Spatial question records
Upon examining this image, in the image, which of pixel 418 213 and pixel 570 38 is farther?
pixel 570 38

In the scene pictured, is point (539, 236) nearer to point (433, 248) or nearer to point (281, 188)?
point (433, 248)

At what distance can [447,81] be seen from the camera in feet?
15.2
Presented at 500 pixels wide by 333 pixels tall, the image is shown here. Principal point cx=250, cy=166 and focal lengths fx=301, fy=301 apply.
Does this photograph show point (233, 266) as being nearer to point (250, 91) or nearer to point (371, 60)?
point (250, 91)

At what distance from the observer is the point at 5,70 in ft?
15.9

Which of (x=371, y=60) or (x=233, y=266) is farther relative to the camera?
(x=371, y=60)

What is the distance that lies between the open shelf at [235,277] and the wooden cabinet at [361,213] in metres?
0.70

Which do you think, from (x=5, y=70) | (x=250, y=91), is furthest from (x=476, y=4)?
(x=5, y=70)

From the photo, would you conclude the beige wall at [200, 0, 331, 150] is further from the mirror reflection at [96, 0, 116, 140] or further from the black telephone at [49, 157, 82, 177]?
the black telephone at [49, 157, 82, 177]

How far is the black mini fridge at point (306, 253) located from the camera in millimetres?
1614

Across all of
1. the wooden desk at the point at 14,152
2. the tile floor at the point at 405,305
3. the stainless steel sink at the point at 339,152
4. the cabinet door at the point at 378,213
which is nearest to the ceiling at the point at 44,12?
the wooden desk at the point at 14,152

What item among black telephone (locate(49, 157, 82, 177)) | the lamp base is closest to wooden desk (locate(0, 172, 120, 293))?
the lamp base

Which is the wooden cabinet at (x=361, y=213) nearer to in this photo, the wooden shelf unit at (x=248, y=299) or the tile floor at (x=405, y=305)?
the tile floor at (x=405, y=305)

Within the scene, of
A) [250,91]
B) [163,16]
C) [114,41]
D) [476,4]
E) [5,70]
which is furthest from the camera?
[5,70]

▸ GIVEN REQUEST
Return every one of the records above word for word, leaving nothing out and changing nothing.

▸ TASK OUTPUT
Upon examining this image, in the image, which of pixel 418 213 and pixel 570 38 is farther?
pixel 570 38

In the scene pictured, is point (539, 236) nearer to point (433, 248) or nearer to point (281, 188)?
point (433, 248)

At what distance can [447,81] be seen from the camera in feet?
15.2
Presented at 500 pixels wide by 333 pixels tall, the image is shown here. Principal point cx=250, cy=166 and focal lengths fx=301, fy=301 apply.
Does this photograph show point (233, 266) as being nearer to point (250, 91) or nearer to point (371, 60)?
point (250, 91)

At what distance from the observer is the point at 5,70 in ft?
15.9

Which of (x=371, y=60) or (x=233, y=266) is farther relative to the camera?
(x=371, y=60)

What is the distance that lies between the open shelf at [235,277] and the wooden cabinet at [361,213] in metres?
0.70

Which do you think, from (x=5, y=70) | (x=250, y=91), is furthest from (x=476, y=4)?
(x=5, y=70)

From the photo, would you conclude the beige wall at [200, 0, 331, 150] is further from the mirror reflection at [96, 0, 116, 140] or further from the black telephone at [49, 157, 82, 177]?
the black telephone at [49, 157, 82, 177]

How far is the black mini fridge at point (306, 253) located from the camera in millimetres?
1614

Across all of
1. the wooden desk at the point at 14,152
2. the tile floor at the point at 405,305
3. the stainless steel sink at the point at 339,152
4. the cabinet door at the point at 378,213
which is nearest to the ceiling at the point at 44,12?
the wooden desk at the point at 14,152

What item among black telephone (locate(49, 157, 82, 177)) | the lamp base is closest to wooden desk (locate(0, 172, 120, 293))?
the lamp base

Which is the wooden cabinet at (x=361, y=213) nearer to in this photo, the wooden shelf unit at (x=248, y=299) or the tile floor at (x=405, y=305)?
the tile floor at (x=405, y=305)

Within the scene, of
A) [250,91]
B) [163,16]
C) [114,41]
D) [476,4]
E) [5,70]
which is furthest from the camera?
[5,70]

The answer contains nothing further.